In vitro: Rhodiola imbricata protects macrophages against tert-butyl hydroperoxide injury and up-regulates the immune response. Additionally it potently stimulates the innate immune pathway and initiates strong immunostimulatory actions, increasing Toll-like receptor 4, granzyme B, and Th1 cytokines. Rhodiola sachalinensis extract enhances the expression of inducible nitric oxide synthase in macrophages. Rhodiola quadrifida stimulates granulocyte activity and increases lymphocyte response to mitogens. Rhodiola algida stimulates human peripheral blood lymphocytes and up-regulates IL-2 in Th1 cells and IL-4, 6, and 10 in Th2 cells.
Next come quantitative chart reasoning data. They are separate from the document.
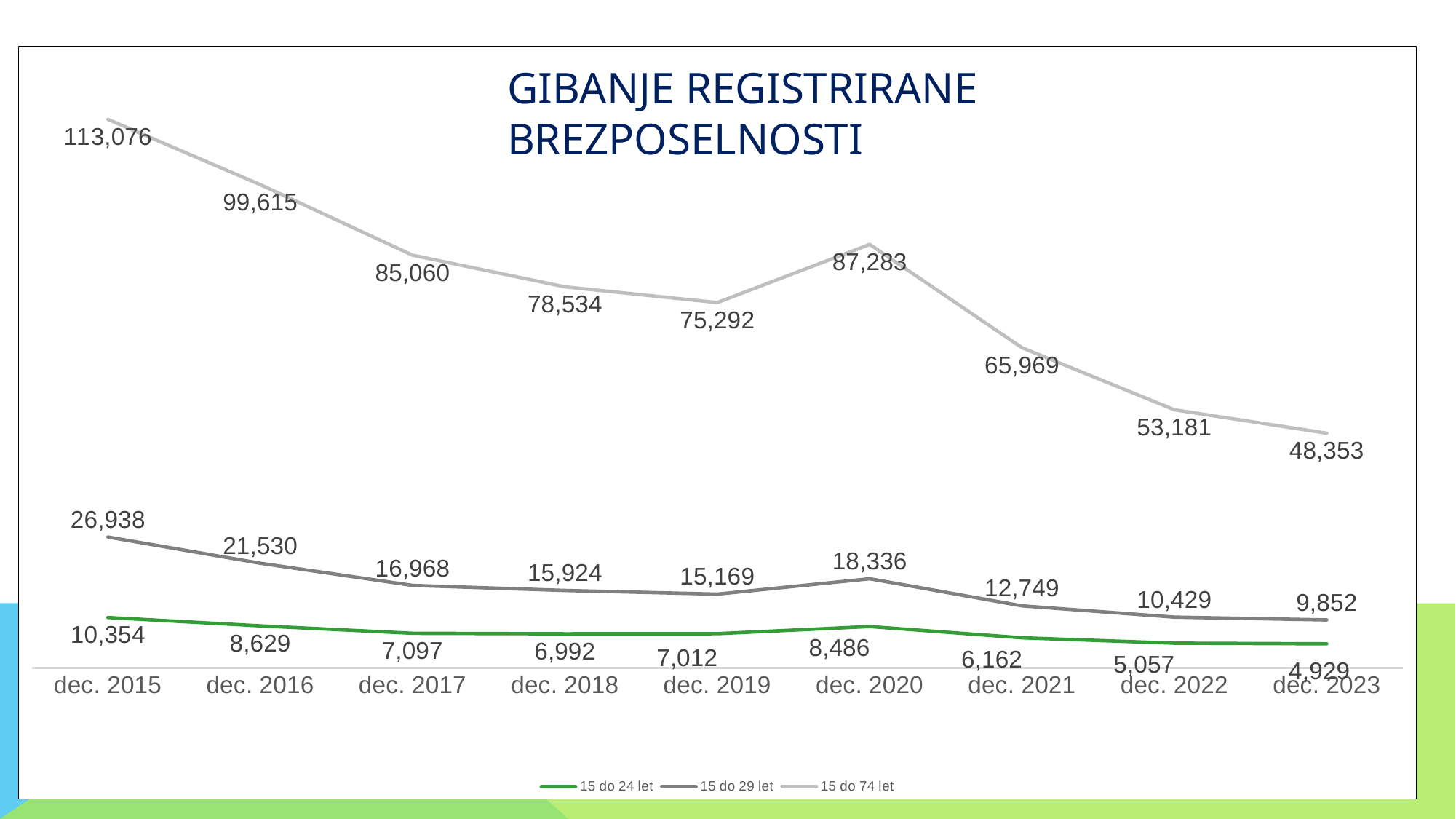
In which period is the 15 do 74 let series at its highest? dec. 2015 What is the value for the 15 do 24 let series in dec. 2023? 4,929 How many time points are shown on the x axis? 9 In which period is the 15 do 24 let series at its lowest? dec. 2023 What is the title of the chart? GIBANJE REGISTRIRANE BREZPOSELNOSTI How many series does the legend list? 3 What type of chart is shown on the slide? line chart Which is larger for the 15 do 29 let series: dec. 2019 or dec. 2020? dec. 2020 What is the value for the 15 do 74 let series in dec. 2020? 87,283 What is the value for the 15 do 29 let series in dec. 2017? 16,968 Overall, do the values of the 15 do 74 let series rise or fall from dec. 2015 to dec. 2023? fall What is the difference between the 15 do 74 let values in dec. 2015 and dec. 2023? 64,723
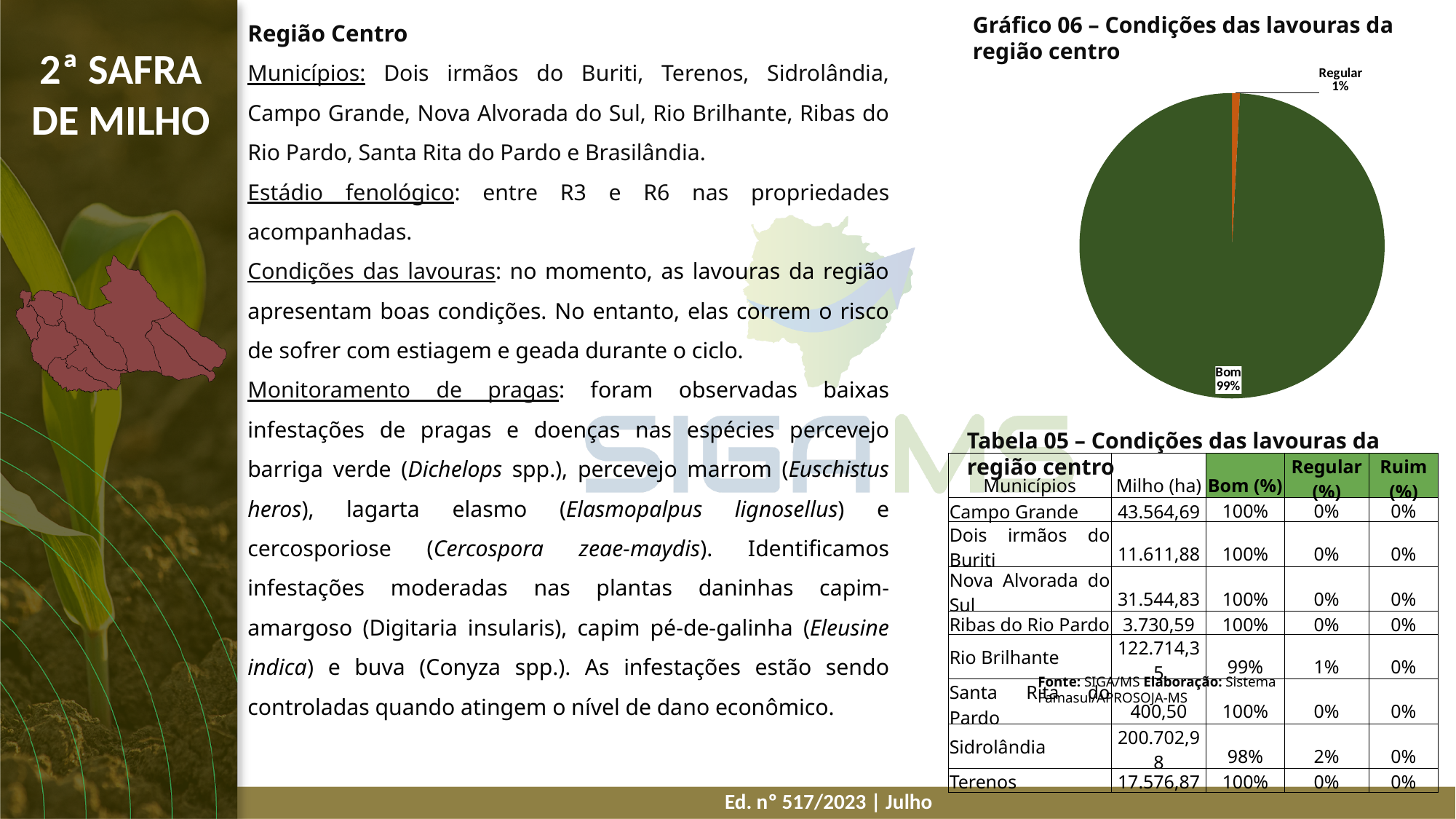
In Gráfico 06, what share of the pie is labelled Bom? 99% In Gráfico 06, what is the combined share of the Bom and Regular slices? 100% What kind of chart is Gráfico 06 – Condições das lavouras da região centro? pie chart In Gráfico 06, what is the difference between the Bom share and the Regular share? 98% In Gráfico 06, what share of the pie is labelled Regular? 1% In Gráfico 06, which is larger, the Bom slice or the Regular slice? Bom What is the title of the pie chart on the slide? Gráfico 06 – Condições das lavouras da região centro How many slices does the pie in Gráfico 06 have? 2 In Gráfico 06, what colour is the Bom slice? dark green In Gráfico 06, which slice is the largest? Bom In Gráfico 06, which slice is the smallest? Regular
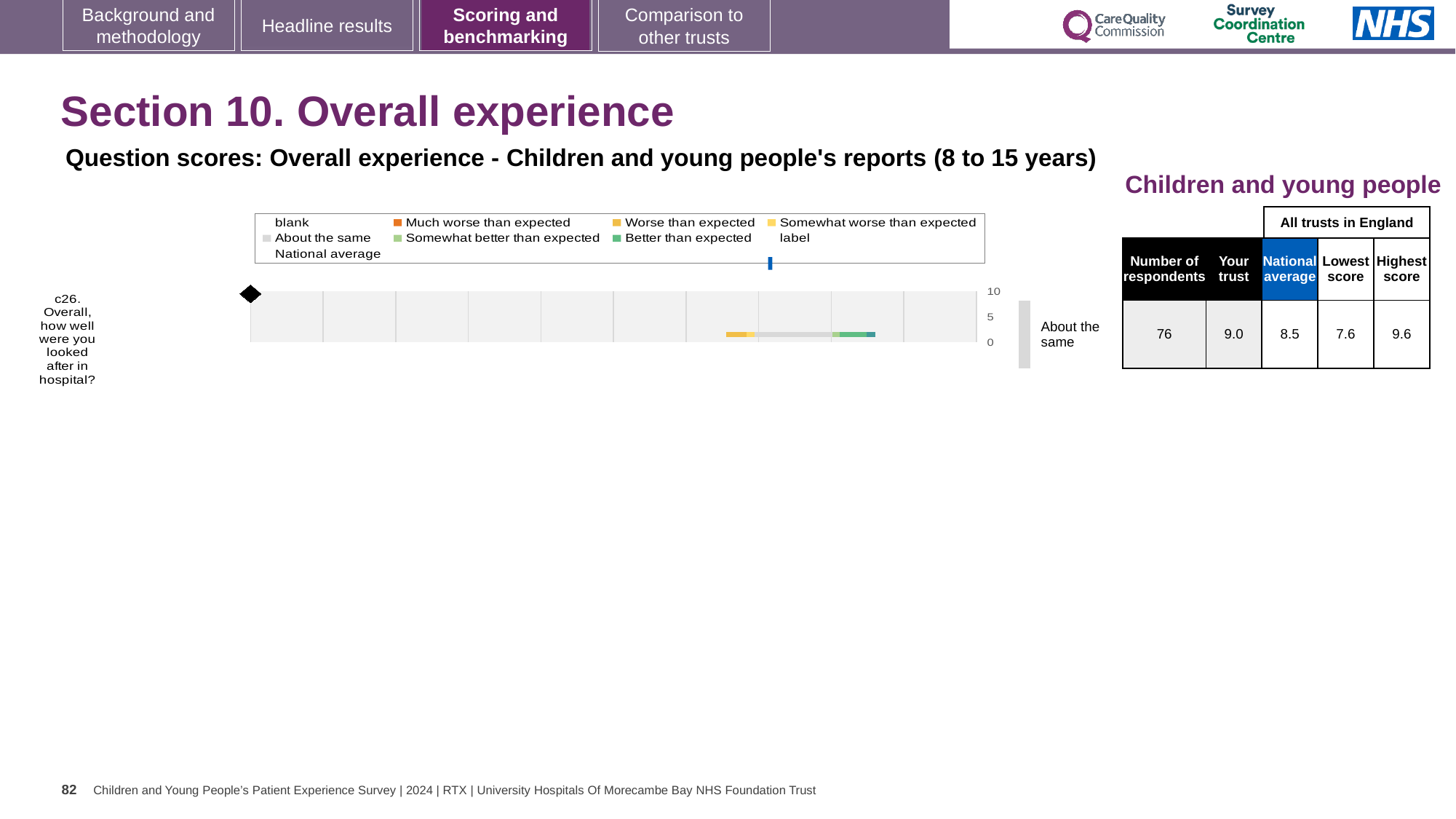
Which is higher for question c26: the 'Your trust' score or the national average? Your trust What is the maximum value shown on the chart's score axis? 10 What is the difference between the 'Your trust' score and the national average for question c26? 0.5 What is the 'Your trust' score for question c26? 9.0 What kind of chart is used to show the c26 question score? Bar chart What is the lowest score among all trusts in England for question c26? 7.6 Which question is plotted on the chart? c26. Overall, how well were you looked after in hospital? What benchmark category is shown next to the chart for question c26? About the same What is the highest score among all trusts in England for question c26? 9.6 How many respondents answered question c26? 76 How many survey questions are plotted on the chart? 1 What is the national average score for question c26? 8.5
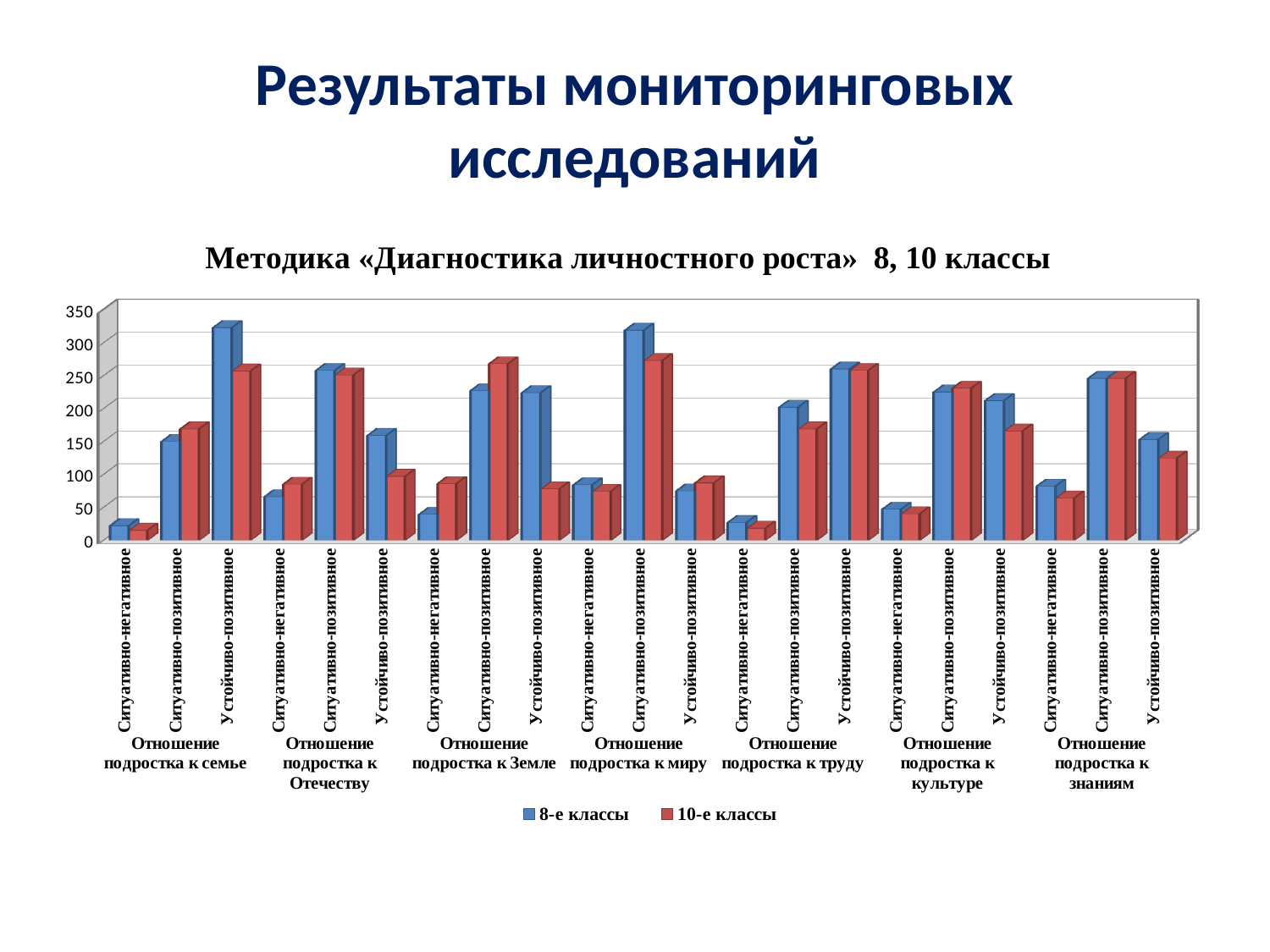
Is the value for 10-е классы, Ситуативно-позитивное, Отношение подростка к Земле greater or less than 200? greater Is the value for 8-е классы, Устойчиво-позитивное, Отношение подростка к семье greater or less than 300? greater What kind of chart is shown on the slide? Bar chart What are the two series named in the legend? 8-е классы and 10-е классы How many category groups (Отношение подростка к ...) are shown along the x axis? 7 For Ситуативно-негативное in Отношение подростка к Земле, which series has the larger value, 8-е классы or 10-е классы? 10-е классы For Устойчиво-позитивное in Отношение подростка к Земле, which series has the larger value, 8-е классы or 10-е классы? 8-е классы Is the value for 8-е классы, Ситуативно-негативное, Отношение подростка к семье greater or less than 50? less How many series does the legend list? 2 How many bars are plotted for the 8-е классы series in total? 21 What is the title of the chart? Методика «Диагностика личностного роста» 8, 10 классы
In vivo: Rhodiola kirolowii enhances cellular immunity—stimulating the activity of lymphocytes, increasing phagocytosis in response to microbial organisms. Rhodiola imbricata enhances specific immunoglobulin levels in response to tetanus toxoid and ovalbumin in rats—the plant has adjuvant/immunopotentiating activity in both humoral and cell-mediated immune response.
Human clinical use: Rhodiola rosea (in combination with schizandra, eleuthero, and leuzea) significantly increased both cell-mediated and humoral immune response in ovarian cancer patients. Rhodiola significantly reduced problems and infection after the treatment of acute lung injury caused by massive trauma/infection and thoracic-cardio operations. A combination formula of rhodiola, eleuthero, and schizandra significantly enhanced positive outcomes in the treatment of acute nonspecific pneumonia. Rhodiola rosea increased the parameters of leukocyte integrins and T-cell immunity in bladder cancer patients.
Rhodiola, various species, has been found effective in the treatment of breast cancer. It inhibits the tumorigenic properties of invasive mammary epithelial cells, inhibits superficial bladder cancer, suppresses T241 fibrosarcoma tumor cell proliferation, and reduces angiogenesis in various tumor lines. Rhodiola imbricata is highly protective in mice against whole-body lethal radiation.
The plant has also been found highly antioxidant in numerous studies, to be liver protective, and to be highly protective of the cardiovascular system.
The plant is adaptogenic; that is, it increases the function of the organism to meet whatever adverse influences are affecting it, whether stress or illness. Most of the attention has been paid to its ability to increase endurance and mental acuity, but its effects on the immune system, though less studied than eleuthero’s, are similar.